* **Passage for review**:
*** Begin section ***
The ICCAM platform study: An experimental medicine platform for evaluating new drugs for relapse prevention in addiction. Part B: fMRI description
- PMID: 27703042
- PMCID: PMC5367542
- DOI: 10.1177/0269881116668592
The ICCAM platform study: An experimental medicine platform for evaluating new drugs for relapse prevention in addiction. Part B: fMRI description
Abstract
Objectives: We aimed to set up a robust multi-centre clinical fMRI and neuropsychological platform to investigate the neuropharmacology of brain processes relevant to addiction - reward, impulsivity and emotional reactivity. Here we provide an overview of the fMRI battery, carried out across three centres, characterizing neuronal response to the tasks, along with exploring inter-centre differences in healthy participants.
Experimental design: Three fMRI tasks were used: monetary incentive delay to probe reward sensitivity, go/no-go to probe impulsivity and an evocative images task to probe emotional reactivity. A coordinate-based activation likelihood estimation (ALE) meta-analysis was carried out for the reward and impulsivity tasks to help establish region of interest (ROI) placement. A group of healthy participants was recruited from across three centres (total n=43) to investigate inter-centre differences. Principle observations: The pattern of response observed for each of the three tasks was consistent with previous studies using similar paradigms. At the whole brain level, significant differences were not observed between centres for any task.
*** End section ***
* **Exercise requirements**:
1. Output everything in the ICCAM fMRI abstract from "Experimental design: Three" down to "for any task.".
2. Write the next part of the ICCAM fMRI abstract, picking up after its final sentence.
The entries that follow were taken from a separate source.

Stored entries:
*** Begin section ***
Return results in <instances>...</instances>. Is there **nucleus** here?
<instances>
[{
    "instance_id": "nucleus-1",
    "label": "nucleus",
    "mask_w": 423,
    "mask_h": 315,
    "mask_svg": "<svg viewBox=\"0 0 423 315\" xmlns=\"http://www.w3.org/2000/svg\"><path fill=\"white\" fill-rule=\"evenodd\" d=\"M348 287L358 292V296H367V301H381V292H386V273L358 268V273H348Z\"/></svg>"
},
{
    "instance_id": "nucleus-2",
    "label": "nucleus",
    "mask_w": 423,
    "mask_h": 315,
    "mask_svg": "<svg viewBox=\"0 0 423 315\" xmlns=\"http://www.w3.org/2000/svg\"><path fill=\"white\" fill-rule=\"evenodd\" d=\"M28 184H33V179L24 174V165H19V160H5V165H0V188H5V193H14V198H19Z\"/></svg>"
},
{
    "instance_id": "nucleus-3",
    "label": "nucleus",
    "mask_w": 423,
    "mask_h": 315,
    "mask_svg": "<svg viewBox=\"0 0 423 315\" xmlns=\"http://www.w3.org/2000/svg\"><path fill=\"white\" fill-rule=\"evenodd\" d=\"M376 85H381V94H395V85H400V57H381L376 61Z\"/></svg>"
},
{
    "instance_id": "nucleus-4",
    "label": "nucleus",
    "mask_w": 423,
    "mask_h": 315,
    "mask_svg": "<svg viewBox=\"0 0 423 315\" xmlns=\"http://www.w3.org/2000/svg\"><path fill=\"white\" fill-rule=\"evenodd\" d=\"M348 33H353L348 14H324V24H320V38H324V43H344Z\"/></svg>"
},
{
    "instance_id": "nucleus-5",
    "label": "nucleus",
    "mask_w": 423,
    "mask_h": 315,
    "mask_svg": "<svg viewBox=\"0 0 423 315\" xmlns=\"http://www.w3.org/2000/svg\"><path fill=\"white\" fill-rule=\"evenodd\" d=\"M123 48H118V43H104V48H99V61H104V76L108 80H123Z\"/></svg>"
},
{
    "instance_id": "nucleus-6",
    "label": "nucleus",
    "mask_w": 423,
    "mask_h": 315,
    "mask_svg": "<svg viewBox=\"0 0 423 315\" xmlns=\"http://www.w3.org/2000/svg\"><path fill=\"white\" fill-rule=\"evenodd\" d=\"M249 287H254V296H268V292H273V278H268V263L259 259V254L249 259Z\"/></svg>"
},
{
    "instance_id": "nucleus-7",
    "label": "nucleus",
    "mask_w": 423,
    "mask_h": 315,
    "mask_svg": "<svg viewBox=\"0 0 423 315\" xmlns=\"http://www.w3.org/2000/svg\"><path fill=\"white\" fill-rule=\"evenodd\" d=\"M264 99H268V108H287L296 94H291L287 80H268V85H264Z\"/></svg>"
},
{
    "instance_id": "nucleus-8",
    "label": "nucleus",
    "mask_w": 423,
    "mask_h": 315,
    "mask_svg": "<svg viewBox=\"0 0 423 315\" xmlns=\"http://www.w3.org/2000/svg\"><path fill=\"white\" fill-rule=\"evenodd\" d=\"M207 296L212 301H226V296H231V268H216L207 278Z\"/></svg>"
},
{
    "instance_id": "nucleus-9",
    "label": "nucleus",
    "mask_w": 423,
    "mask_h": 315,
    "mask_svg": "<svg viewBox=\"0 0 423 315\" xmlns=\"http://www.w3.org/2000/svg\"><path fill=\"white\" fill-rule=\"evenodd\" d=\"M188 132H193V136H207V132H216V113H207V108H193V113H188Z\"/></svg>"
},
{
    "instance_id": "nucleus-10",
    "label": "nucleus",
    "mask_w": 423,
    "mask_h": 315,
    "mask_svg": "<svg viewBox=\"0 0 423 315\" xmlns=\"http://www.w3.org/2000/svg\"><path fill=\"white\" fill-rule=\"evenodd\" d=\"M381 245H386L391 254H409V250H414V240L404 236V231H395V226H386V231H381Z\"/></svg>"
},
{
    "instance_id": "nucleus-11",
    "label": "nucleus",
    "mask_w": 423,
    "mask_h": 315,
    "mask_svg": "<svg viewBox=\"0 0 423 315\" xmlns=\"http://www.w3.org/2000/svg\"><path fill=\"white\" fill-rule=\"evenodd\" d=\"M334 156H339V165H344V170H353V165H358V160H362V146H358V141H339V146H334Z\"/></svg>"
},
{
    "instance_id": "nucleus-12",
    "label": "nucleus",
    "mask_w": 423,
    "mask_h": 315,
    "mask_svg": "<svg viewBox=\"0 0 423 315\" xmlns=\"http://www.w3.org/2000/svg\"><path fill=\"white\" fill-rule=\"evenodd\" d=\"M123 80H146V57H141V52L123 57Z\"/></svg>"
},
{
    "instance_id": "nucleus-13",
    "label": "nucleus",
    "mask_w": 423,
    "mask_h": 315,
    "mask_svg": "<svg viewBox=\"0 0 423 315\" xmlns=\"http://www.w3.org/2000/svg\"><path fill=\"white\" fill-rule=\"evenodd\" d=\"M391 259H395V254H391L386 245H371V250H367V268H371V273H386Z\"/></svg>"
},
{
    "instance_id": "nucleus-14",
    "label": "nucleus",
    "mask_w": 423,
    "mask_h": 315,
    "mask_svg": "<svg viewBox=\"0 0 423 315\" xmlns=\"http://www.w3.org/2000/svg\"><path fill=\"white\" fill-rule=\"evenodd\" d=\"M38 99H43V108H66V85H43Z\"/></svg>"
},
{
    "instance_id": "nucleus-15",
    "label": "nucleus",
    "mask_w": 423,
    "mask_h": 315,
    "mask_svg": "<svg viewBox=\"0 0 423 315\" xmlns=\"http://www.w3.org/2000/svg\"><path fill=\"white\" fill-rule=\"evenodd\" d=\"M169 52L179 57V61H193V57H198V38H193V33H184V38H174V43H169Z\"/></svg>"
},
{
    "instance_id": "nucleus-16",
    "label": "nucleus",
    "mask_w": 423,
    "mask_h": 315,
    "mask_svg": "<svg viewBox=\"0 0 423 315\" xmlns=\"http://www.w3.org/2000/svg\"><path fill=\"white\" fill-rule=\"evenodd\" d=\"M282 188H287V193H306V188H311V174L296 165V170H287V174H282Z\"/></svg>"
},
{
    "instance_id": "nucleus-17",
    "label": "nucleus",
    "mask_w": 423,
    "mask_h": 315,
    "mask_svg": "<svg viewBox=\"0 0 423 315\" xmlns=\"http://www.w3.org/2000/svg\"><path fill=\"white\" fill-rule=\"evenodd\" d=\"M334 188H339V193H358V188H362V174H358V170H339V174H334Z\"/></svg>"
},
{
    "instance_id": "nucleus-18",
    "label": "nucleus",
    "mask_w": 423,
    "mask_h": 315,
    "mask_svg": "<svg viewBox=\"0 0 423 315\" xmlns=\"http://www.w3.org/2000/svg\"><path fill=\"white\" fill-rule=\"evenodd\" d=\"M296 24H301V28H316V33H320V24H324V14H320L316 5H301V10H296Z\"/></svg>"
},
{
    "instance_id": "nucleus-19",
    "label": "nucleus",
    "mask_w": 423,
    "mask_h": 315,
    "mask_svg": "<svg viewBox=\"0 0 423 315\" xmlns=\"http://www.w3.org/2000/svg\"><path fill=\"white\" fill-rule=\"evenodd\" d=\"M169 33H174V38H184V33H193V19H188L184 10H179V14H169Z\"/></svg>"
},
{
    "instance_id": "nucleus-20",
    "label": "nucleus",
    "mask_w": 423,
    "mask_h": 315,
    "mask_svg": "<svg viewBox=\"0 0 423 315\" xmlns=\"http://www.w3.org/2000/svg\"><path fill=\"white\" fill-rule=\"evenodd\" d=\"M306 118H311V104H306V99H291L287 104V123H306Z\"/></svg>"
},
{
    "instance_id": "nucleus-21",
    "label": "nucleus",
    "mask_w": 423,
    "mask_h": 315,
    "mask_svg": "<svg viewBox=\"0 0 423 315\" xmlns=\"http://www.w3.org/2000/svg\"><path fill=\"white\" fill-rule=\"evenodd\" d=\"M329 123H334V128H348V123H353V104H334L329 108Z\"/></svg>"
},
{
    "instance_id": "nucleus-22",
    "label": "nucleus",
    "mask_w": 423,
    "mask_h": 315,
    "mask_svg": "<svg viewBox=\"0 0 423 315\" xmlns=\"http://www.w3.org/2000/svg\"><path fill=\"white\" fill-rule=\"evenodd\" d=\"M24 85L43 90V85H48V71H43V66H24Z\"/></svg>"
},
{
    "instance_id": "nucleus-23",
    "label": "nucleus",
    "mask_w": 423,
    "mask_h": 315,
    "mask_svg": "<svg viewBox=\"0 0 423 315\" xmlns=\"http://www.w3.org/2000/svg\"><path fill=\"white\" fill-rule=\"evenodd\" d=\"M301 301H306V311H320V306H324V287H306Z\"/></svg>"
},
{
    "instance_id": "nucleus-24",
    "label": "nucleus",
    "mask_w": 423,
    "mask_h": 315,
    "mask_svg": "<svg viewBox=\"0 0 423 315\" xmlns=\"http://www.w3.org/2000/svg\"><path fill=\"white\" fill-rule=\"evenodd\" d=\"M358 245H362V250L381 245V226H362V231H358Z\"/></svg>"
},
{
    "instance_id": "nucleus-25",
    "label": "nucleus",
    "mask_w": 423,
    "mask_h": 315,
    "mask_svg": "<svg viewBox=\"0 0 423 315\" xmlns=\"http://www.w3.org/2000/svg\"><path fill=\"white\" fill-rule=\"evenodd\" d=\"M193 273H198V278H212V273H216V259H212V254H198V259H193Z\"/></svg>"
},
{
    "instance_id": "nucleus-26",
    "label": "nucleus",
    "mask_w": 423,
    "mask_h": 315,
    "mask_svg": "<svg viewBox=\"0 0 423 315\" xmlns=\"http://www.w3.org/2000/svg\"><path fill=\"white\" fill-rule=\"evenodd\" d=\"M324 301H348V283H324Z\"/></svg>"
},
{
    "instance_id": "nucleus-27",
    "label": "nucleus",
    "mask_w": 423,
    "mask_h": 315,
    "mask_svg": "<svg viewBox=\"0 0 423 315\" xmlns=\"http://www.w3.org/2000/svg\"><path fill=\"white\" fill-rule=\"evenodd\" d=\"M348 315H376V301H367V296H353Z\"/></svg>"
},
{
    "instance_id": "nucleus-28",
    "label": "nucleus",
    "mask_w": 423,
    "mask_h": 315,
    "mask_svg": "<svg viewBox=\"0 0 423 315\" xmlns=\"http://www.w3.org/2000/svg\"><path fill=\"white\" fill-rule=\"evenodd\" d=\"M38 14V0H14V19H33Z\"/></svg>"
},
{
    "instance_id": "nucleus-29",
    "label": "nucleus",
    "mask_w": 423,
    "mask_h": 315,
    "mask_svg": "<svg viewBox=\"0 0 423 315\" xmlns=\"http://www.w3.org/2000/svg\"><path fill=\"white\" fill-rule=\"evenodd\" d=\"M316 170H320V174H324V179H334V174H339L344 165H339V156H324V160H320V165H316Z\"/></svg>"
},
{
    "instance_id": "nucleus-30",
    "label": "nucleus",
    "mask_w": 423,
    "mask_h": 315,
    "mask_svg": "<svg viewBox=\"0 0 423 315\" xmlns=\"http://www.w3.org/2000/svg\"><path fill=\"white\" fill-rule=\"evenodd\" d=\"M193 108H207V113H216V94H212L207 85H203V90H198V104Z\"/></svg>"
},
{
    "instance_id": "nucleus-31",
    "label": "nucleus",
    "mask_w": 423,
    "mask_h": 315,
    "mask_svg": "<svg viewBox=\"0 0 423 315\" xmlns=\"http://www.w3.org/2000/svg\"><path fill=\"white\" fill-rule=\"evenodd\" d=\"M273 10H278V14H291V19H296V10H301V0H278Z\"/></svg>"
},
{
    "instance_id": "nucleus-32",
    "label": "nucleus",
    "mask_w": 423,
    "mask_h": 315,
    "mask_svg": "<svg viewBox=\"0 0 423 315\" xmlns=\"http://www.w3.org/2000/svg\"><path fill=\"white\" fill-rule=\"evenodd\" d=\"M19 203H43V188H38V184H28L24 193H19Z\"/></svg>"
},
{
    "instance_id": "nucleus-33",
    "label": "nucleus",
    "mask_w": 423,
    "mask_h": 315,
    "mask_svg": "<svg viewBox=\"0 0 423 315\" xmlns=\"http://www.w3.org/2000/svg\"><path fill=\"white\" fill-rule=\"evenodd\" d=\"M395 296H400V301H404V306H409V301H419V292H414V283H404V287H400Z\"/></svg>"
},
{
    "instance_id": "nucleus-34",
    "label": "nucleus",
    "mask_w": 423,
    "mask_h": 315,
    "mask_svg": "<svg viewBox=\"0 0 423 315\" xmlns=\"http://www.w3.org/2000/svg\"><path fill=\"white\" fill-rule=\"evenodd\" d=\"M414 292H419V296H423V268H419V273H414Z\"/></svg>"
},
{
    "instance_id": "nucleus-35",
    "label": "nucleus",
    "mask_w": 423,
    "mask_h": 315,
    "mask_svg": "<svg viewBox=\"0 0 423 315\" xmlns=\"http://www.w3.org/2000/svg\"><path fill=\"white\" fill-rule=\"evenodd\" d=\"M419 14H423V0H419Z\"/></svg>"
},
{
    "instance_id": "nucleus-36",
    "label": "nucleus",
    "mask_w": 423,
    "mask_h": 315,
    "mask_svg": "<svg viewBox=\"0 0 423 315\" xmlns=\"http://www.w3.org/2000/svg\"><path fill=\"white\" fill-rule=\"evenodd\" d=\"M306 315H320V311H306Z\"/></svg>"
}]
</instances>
*** End section ***
* **Expected outputs**:
1.
Experimental design: Three fMRI tasks were used: monetary incentive delay to probe reward sensitivity, go/no-go to probe impulsivity and an evocative images task to probe emotional reactivity. A coordinate-based activation likelihood estimation (ALE) meta-analysis was carried out for the reward and impulsivity tasks to help establish region of interest (ROI) placement. A group of healthy participants was recruited from across three centres (total n=43) to investigate inter-centre differences. Principle observations: The pattern of response observed for each of the three tasks was consistent with previous studies using similar paradigms. At the whole brain level, significant differences were not observed between centres for any task.

2.
Conclusions: In developing this platform we successfully integrated neuroimaging data from three centres, adapted validated tasks and applied whole brain and ROI approaches to explore and demonstrate their consistency across centres.
Keywords: Brain; human; magnetic resonance imaging; substance-related disorders.
Conflict of interest statement
Trevor W Robbins has research grants with Eli Lilly and Company and Lundbeck, has received royalties from Cambridge Cognition, has received editorial honoraria from Springer Verlag, Elsevier, Society for Neuroscience; has performed educational lectures for Merck Sharp & Dohme, and performs consultancy work for Cambridge Cognition, Eli Lilly and Company, Lundbeck, Teva Pharmaceutical Industries and Shire Pharmaceuticals.
JF William Deakin currently advises or carries out research funded by Autifony Therapeutics, Sunovion Pharmaceuticals, Lundbeck, AstraZeneca and Servier. All payment is to the The University of Manchester.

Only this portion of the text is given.